**Entries on spatial positioning**
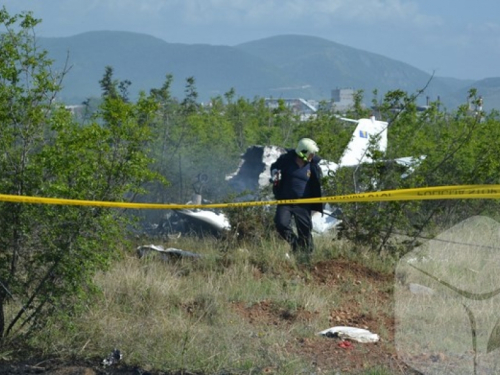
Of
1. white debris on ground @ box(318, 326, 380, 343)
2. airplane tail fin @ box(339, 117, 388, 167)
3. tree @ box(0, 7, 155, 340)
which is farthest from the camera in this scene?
airplane tail fin @ box(339, 117, 388, 167)

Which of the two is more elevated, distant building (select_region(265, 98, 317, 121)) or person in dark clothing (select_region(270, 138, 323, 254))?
person in dark clothing (select_region(270, 138, 323, 254))

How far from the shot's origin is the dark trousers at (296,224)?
1191 cm

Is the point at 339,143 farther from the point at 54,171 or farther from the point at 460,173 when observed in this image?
the point at 54,171

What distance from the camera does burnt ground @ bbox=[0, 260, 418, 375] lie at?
711 centimetres

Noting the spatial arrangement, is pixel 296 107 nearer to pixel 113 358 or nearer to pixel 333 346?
pixel 333 346

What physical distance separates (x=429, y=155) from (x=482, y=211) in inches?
39.7

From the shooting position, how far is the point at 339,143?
46.6 feet

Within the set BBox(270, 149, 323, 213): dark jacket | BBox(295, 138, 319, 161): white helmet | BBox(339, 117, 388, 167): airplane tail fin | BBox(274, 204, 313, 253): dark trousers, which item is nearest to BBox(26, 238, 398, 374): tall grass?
BBox(274, 204, 313, 253): dark trousers

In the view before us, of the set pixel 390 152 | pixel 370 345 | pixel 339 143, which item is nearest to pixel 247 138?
pixel 339 143
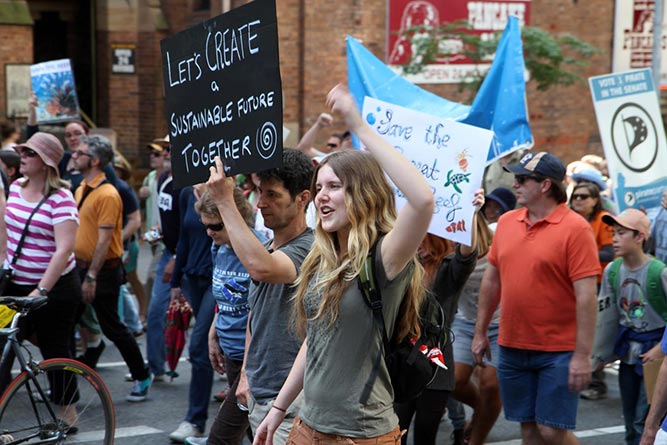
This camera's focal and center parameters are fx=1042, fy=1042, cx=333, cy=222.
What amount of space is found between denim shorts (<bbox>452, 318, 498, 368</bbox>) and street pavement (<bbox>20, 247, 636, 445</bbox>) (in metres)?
0.83

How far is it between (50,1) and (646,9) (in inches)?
522

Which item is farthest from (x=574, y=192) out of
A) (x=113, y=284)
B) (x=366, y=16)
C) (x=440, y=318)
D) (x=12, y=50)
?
(x=12, y=50)

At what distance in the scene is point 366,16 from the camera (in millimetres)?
18109

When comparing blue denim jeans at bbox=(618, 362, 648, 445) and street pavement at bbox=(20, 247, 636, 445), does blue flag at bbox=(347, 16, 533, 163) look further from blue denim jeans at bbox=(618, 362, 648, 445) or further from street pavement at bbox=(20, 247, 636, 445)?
street pavement at bbox=(20, 247, 636, 445)

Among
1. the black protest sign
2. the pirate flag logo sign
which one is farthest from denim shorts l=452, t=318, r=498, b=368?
the pirate flag logo sign

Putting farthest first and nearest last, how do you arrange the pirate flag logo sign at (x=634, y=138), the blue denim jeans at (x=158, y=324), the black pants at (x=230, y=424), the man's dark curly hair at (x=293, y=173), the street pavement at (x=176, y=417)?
the pirate flag logo sign at (x=634, y=138) → the blue denim jeans at (x=158, y=324) → the street pavement at (x=176, y=417) → the black pants at (x=230, y=424) → the man's dark curly hair at (x=293, y=173)

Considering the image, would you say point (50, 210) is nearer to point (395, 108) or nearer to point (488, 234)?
point (395, 108)

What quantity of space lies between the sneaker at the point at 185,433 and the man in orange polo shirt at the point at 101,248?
3.66 feet

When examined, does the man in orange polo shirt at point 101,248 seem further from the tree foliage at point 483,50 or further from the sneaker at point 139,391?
the tree foliage at point 483,50

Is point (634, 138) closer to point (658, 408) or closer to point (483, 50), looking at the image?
point (658, 408)

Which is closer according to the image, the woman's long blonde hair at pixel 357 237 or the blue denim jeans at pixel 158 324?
the woman's long blonde hair at pixel 357 237

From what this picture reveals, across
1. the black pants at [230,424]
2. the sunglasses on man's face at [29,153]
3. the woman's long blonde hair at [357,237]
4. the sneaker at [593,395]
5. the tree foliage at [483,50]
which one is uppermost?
the tree foliage at [483,50]

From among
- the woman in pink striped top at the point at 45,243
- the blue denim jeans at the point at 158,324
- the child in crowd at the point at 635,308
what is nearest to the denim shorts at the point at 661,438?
the child in crowd at the point at 635,308

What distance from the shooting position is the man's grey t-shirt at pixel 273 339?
13.9 ft
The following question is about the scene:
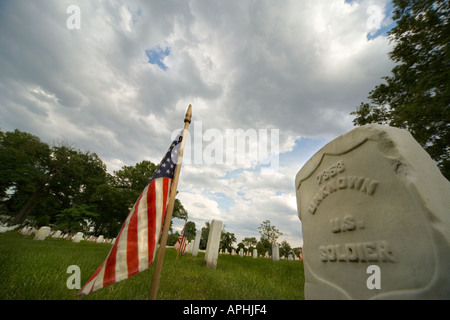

**STATED GOAL**
Locate every line in the rows above that contains the word "child", and copy each of those lines.

**ANSWER IN FULL**
- the child in crowd at the point at 635,308
the child in crowd at the point at 635,308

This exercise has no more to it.